Behind the scenes in City Hall, DUP and Sinn Féin members were working together quietly on a ‘you scratch my back, I’ll scratch yours’ basis years before they dared be seen together in public. It might have been “a putrid little statelet”, but in truth both of them saw it as their own putrid little statelet.

This weekend sees another of those moments of history. Mary Lou McDonald’s assumption of the presidency of Sinn Féin brings the curtain down on Mr Adams’s remarkable career. It is a career that has taken him from armalite to ballot box in the space of a generation.

Those of us who never bought the legitimacy of the armed struggle find it hard to give the Sinn Féin leader much credit for the peace process.

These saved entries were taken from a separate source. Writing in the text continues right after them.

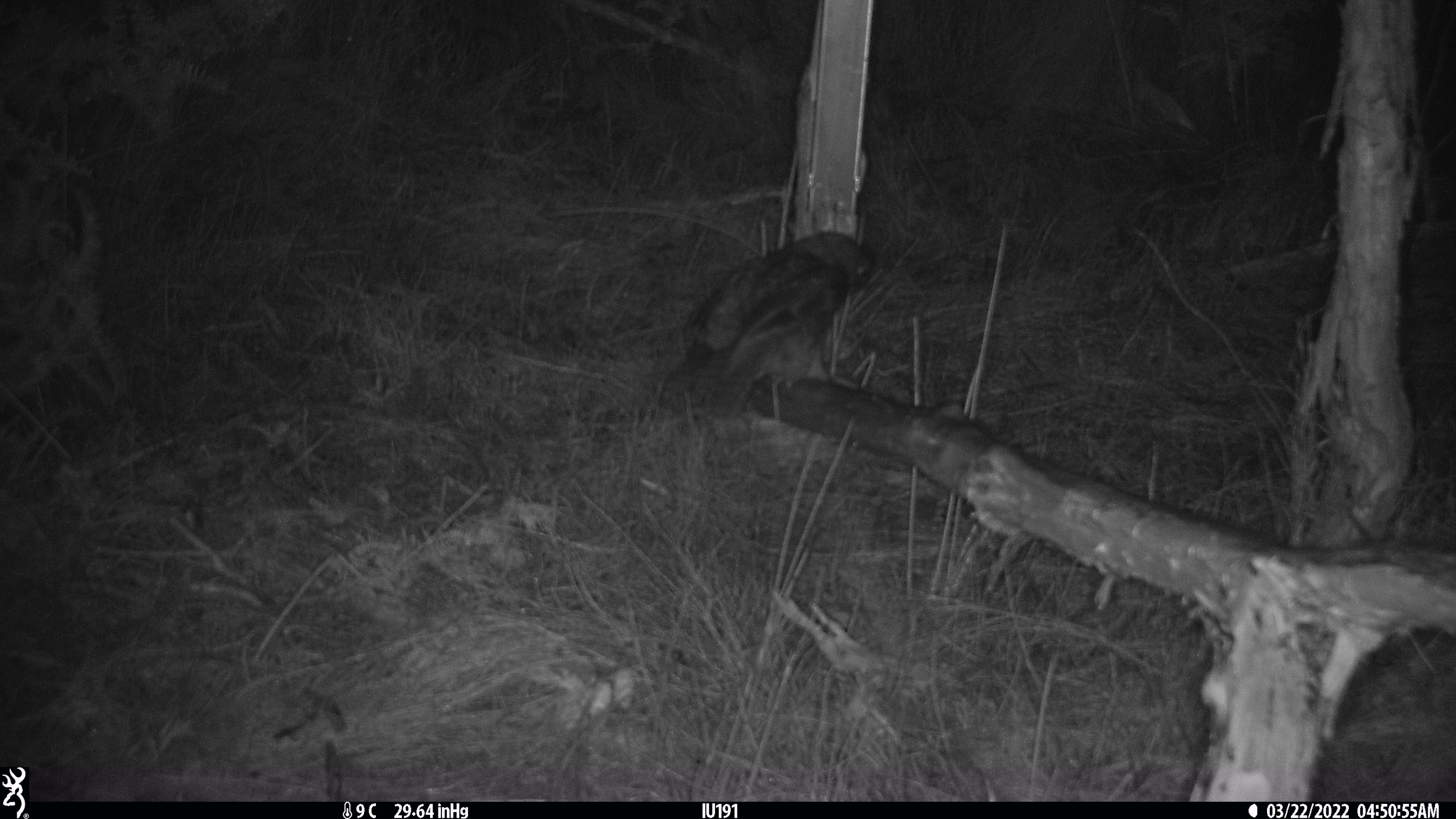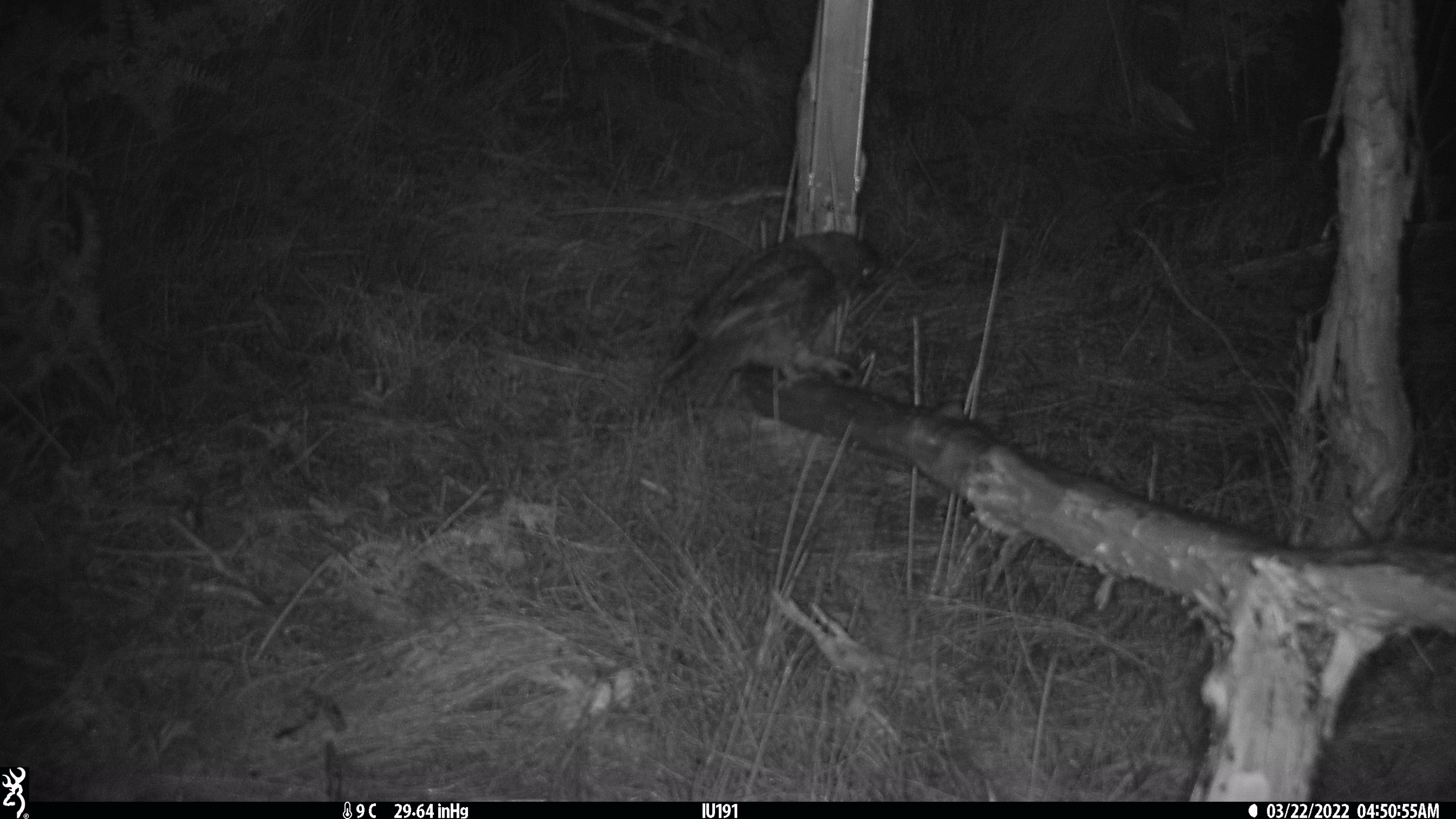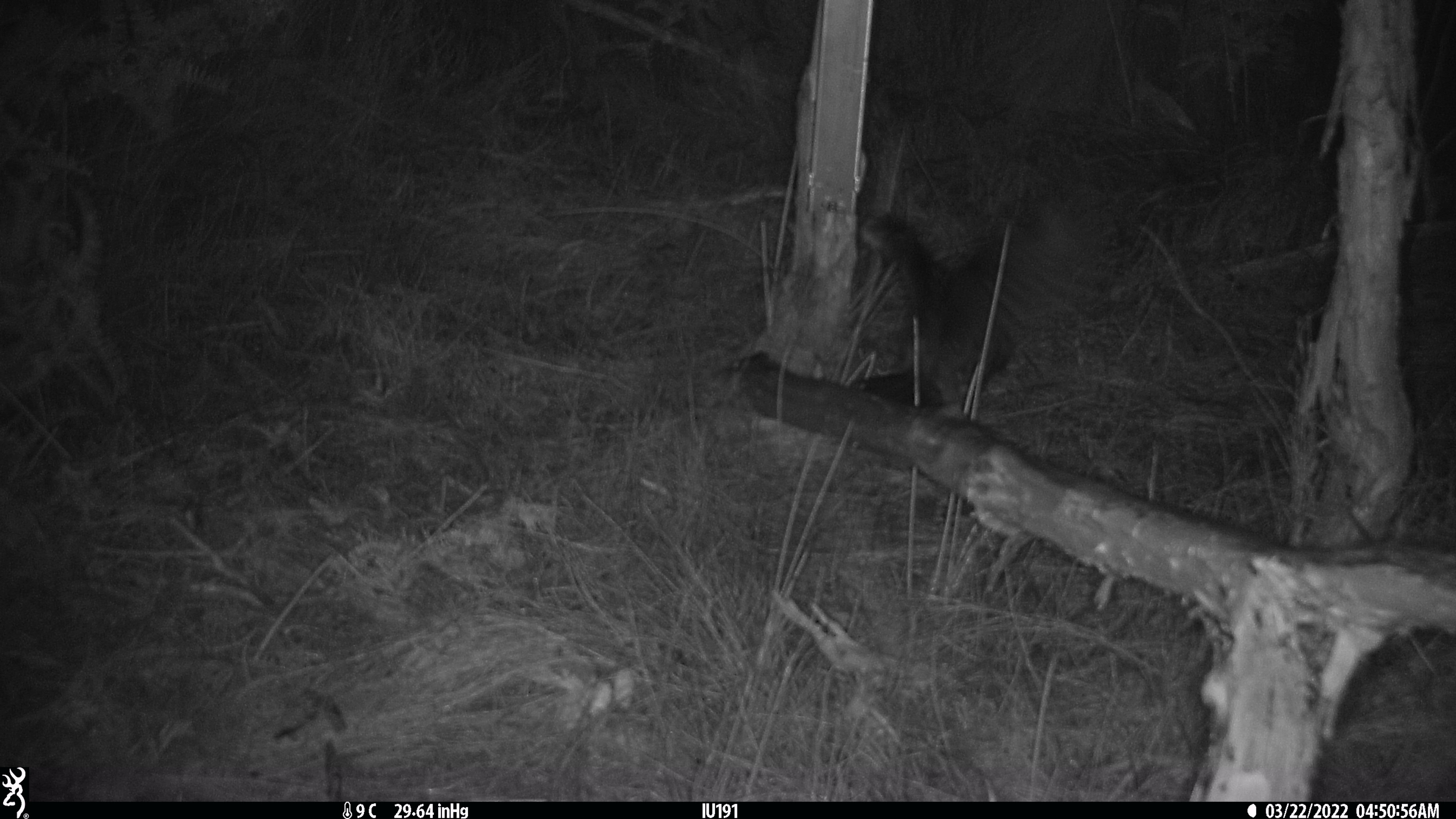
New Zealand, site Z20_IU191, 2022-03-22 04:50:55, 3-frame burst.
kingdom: Animalia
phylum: Chordata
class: Aves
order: Strigiformes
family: Strigidae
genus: Ninox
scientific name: Ninox novaeseelandiae novaeseelandiae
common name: morepork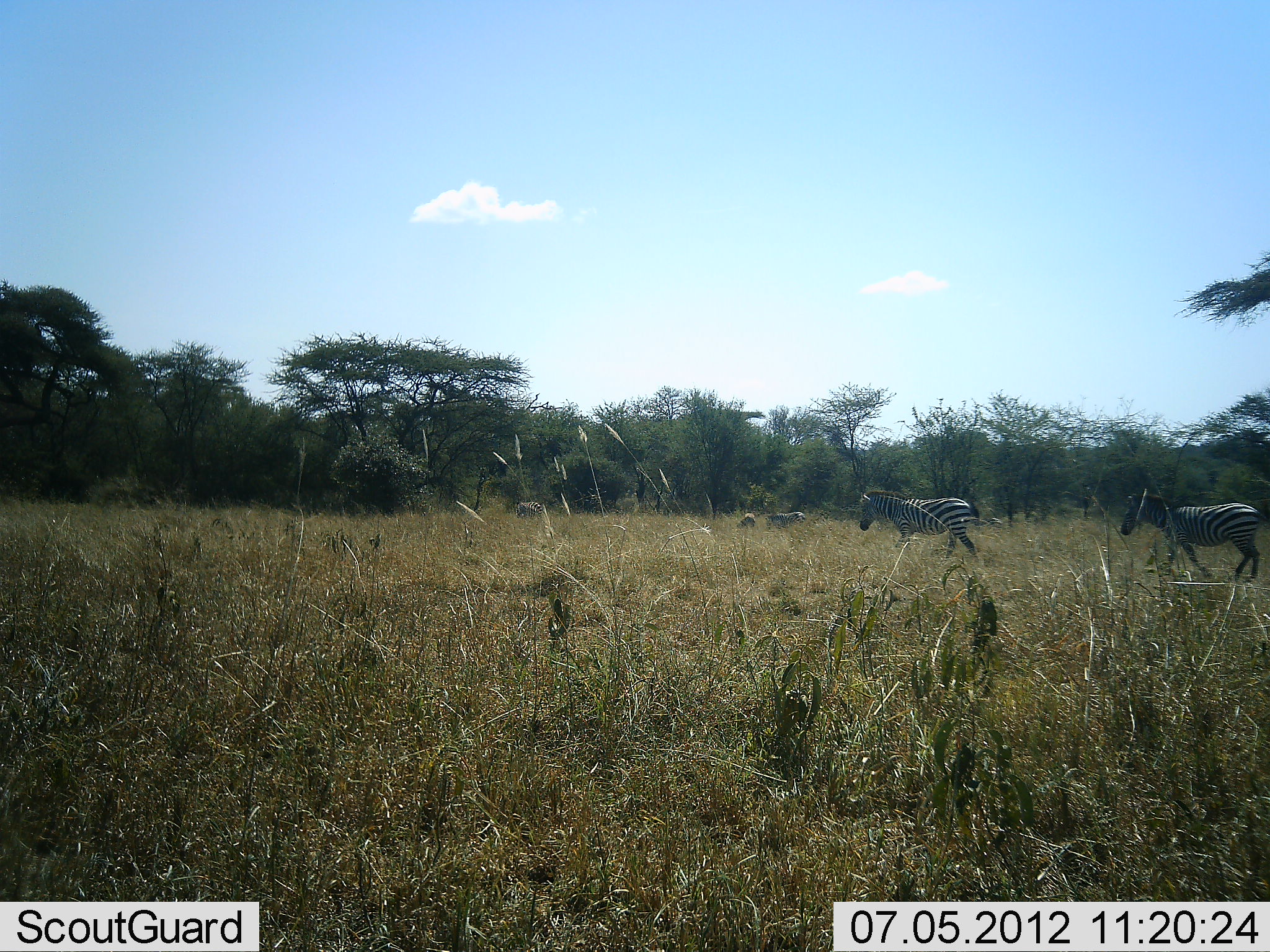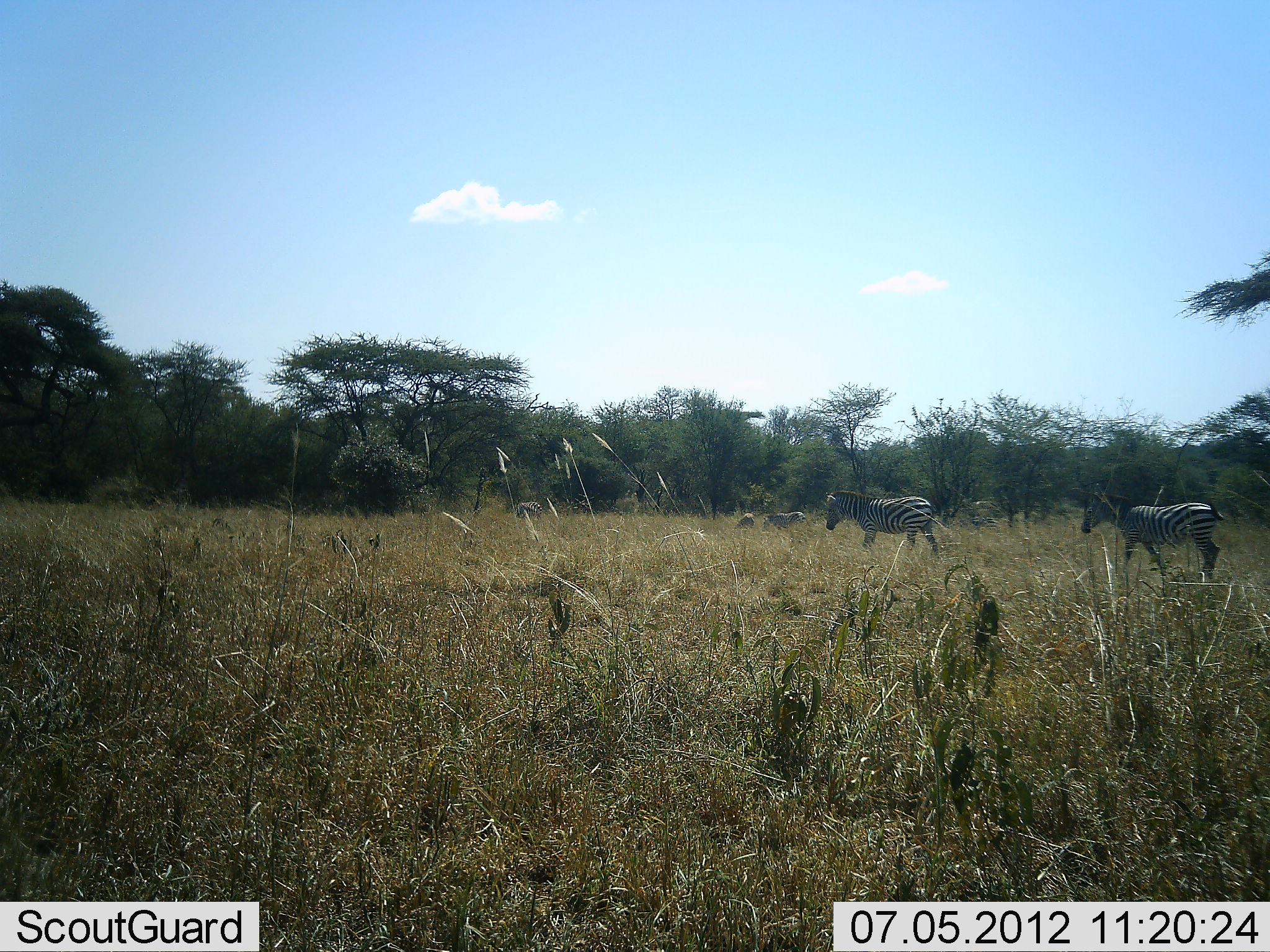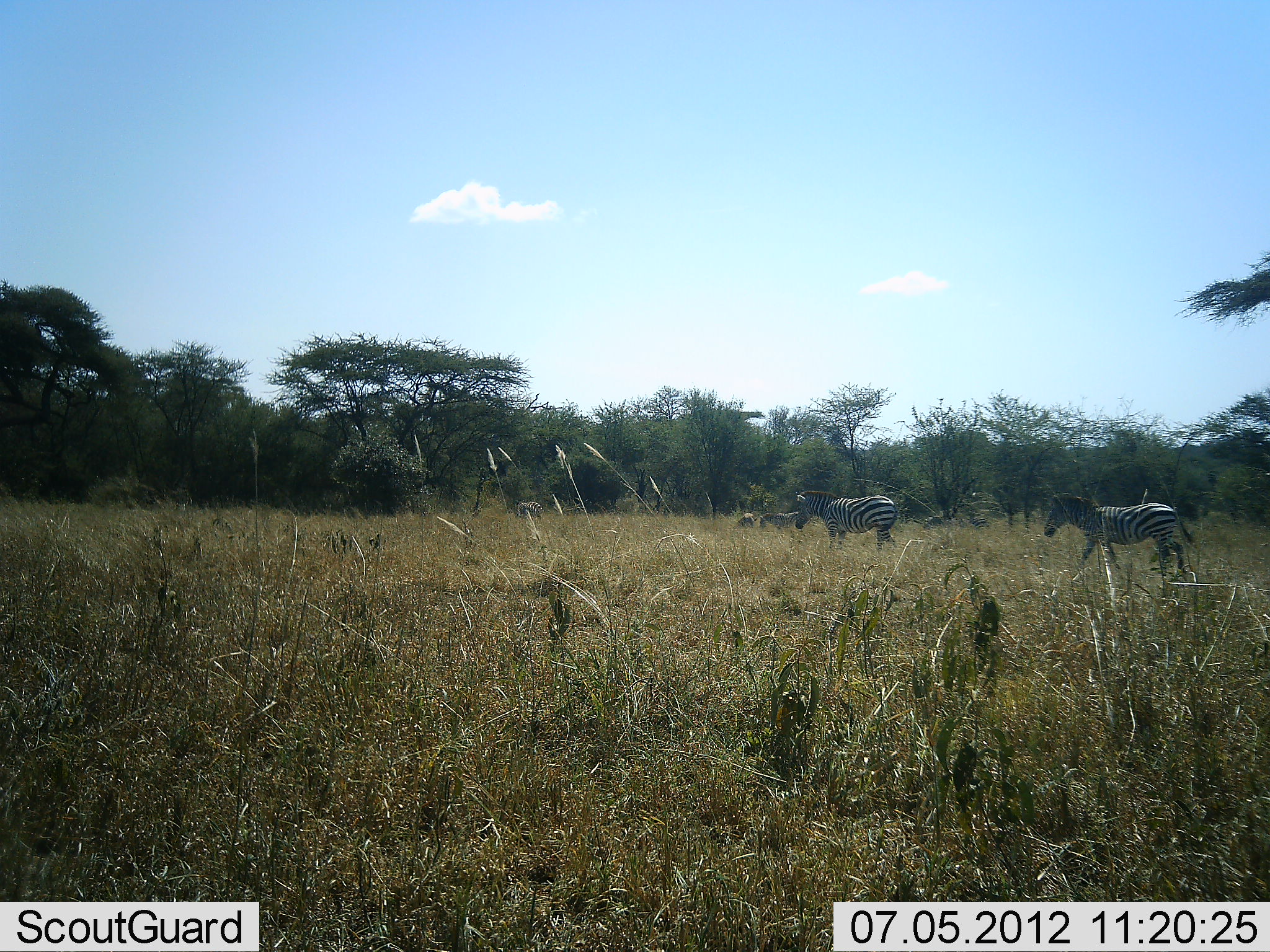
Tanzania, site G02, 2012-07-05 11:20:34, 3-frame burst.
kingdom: Animalia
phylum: Chordata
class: Mammalia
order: Perissodactyla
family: Equidae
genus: Equus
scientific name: Equus quagga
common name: plains zebra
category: zebra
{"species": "zebra (plains zebra) (Equus quagga)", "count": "5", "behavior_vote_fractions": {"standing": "30%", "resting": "0%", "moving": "90%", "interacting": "0%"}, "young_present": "10%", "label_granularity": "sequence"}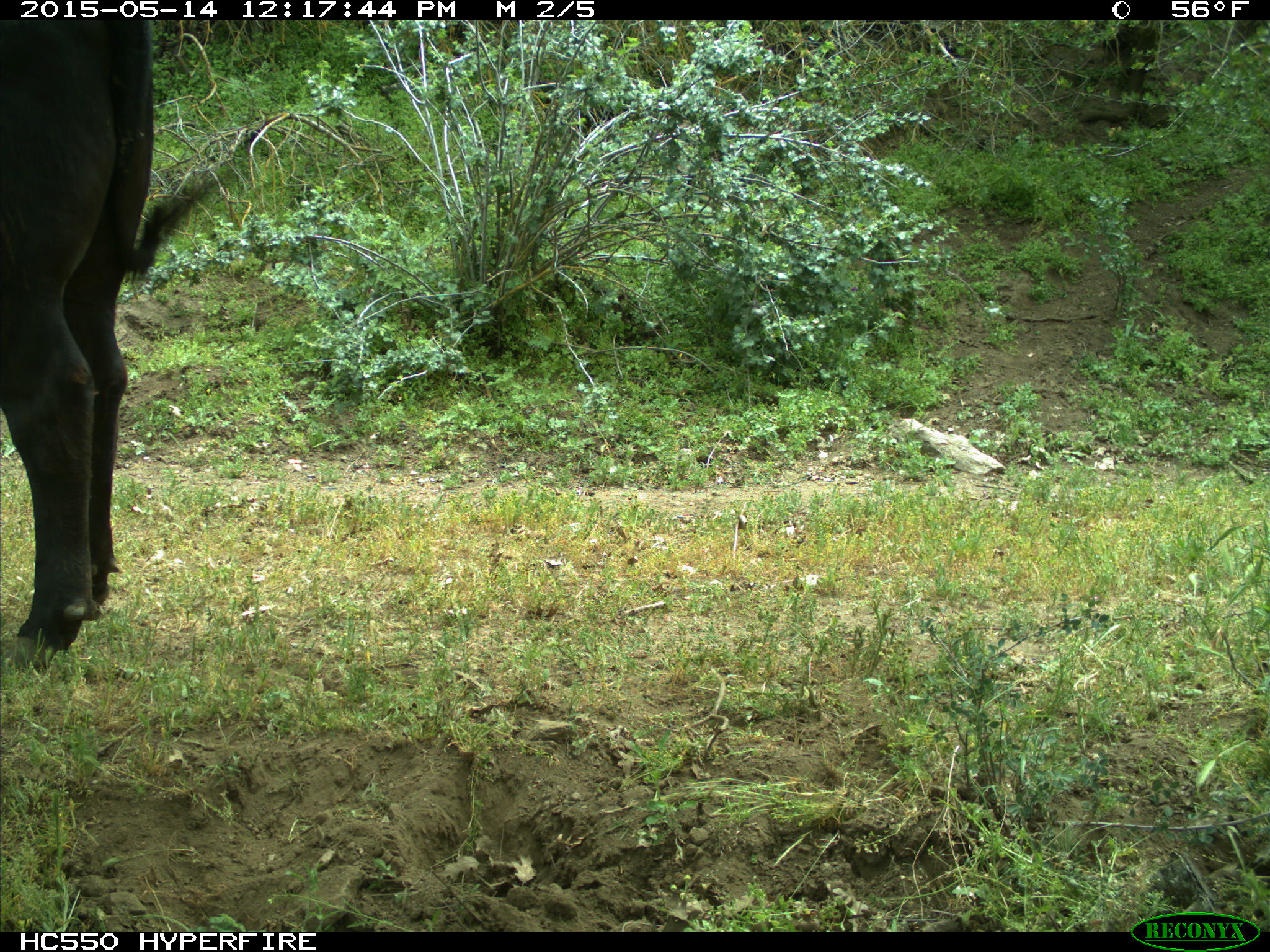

John Hume, a visionary prepared to put country before party (a rare quality in a politician), was the one true author of the Good Friday Agreement. But Mr Adams and Martin McGuinness did a lot of the heavy lifting – and deserve credit for that at least.

It is just a pity the agreement came so late - when so many voices were raised in the seventies and eighties pointing out the futility of trying to coerce a million unionists into a political union with the Republic.

Those attending today’s special ard fheis in Dublin’s RDS will feel the hand of history upon their shoulders – as we did at Alban’s installation dinner. There will be fine words and grand statements; a tear or two perhaps at the passing of the Easter Lily to a new generation

At the time, Alban Maginness’s elevation seemed momentous. But the world did not change for the unionists who felt the loss of the lord mayoralty. And, in truth, it did not change much for the many nationalists who struggle still with poverty, unemployment and a nagging feeling that they do not fully belong in their own city.

The world without Gerry Adams at the helm of Sinn Féin will not be that much different – even if Mary Lou is bringing her own shoes.

If we always do what we’ve always done; we will always get what we’ve always got.

Adams remains an enigma. Charming yet ruthless. Loved and loathed. Public and private. There are many – and not just unionists – who will never be able to reconcile Gerry the peacemaker with the leader of a movement that for so long put ideology before human life.

In a much-celebrated observation, Enoch Powell noted: “All political lives, unless they are cut off in midstream at a happy juncture, end in failure.”

Having, in 1984, narrowly avoided being “cut off in midstream”, the jury is still out on whether Gerry Adams’s political career can be judged a success or failure. Final judgment depends on his successor’s ability to break the current deadlock.